Realtime Game Platform

Multi-table realtime card-game platform with reviewer audit, risk-review queue, admin shell, and webhook fan-out. Six months, 22 phases, 617 tests.

617
tests
22
phases
6
months

The problem

Most indie realtime card-game builds stop at the rules engine and a happy-path multiplayer loop. They skip the parts that turn a game into a B2B-integratable platform: reviewer audit trails, a risk-escalation queue, an admin shell with role-gated moderation, and a webhook bridge so external systems can subscribe to platform events.
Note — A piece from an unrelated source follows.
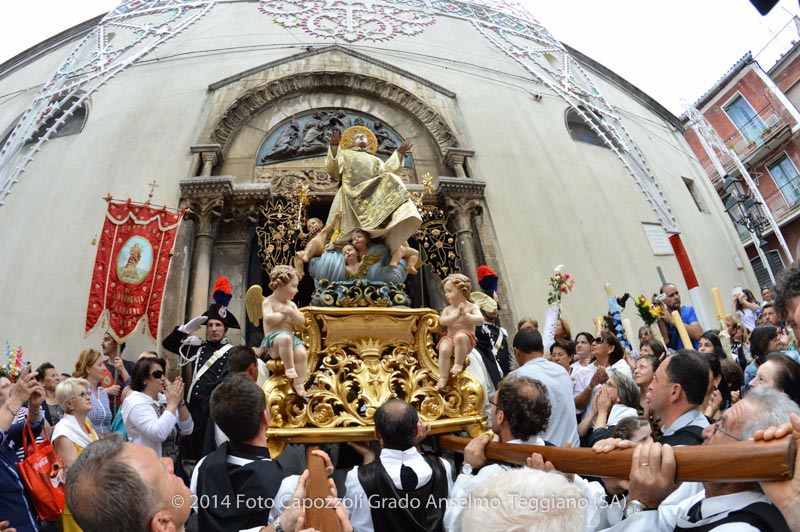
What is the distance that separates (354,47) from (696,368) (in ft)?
41.3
We wanted the full stack — client, server, admin, and review — architected so additional games or downstream integrations could plug in without rewriting the core.

How we built it

  1. 01Built the server as a typed Dart engine with 445 unit + integration tests covering hand flow, pot splits, and disconnect recovery — the rules engine is one component, the platform around it is the rest.
  2. 02Designed a ReviewQueue with SqlReviewCaseStorage, a full audit log, a reviewer role gate, and five REST endpoints for human moderation. Every multiplayer session is reviewable end-to-end.
  3. 03Shipped a Flutter admin screen (HttpRiskReviewRepository) plus a WS session-open auto-enqueue hook so the review queue fills automatically as sessions open.
  4. 04Added a RiskWebhookBridge emitting `risk.case.enqueued` and `risk.case.decided` events for downstream B2B fan-out — external compliance, analytics, or moderation systems consume the same stream.

Outcome

Phase 22 architecturally complete: 445 server tests, 149 network tests, 23 admin tests, all green. Postgres adapter is a ~20-line swap from the SQLite-backed development path. The platform stack (audit log, review queue, admin shell, webhook bridge) is game-agnostic and ready to host a different card game with no platform-layer changes.

Stack

DartFlutterPostgresWebSocketsREST

Dart server for type-safe game logic. Flutter clients for desktop + mobile parity. Postgres-ready storage behind a SqlExecutor abstraction. WebSocket session layer with REST control plane.

Next up

Provision the Postgres executor adapter, then either add a second card game on top of the same platform, or expose the review-queue + webhook bridge as a standalone B2B service.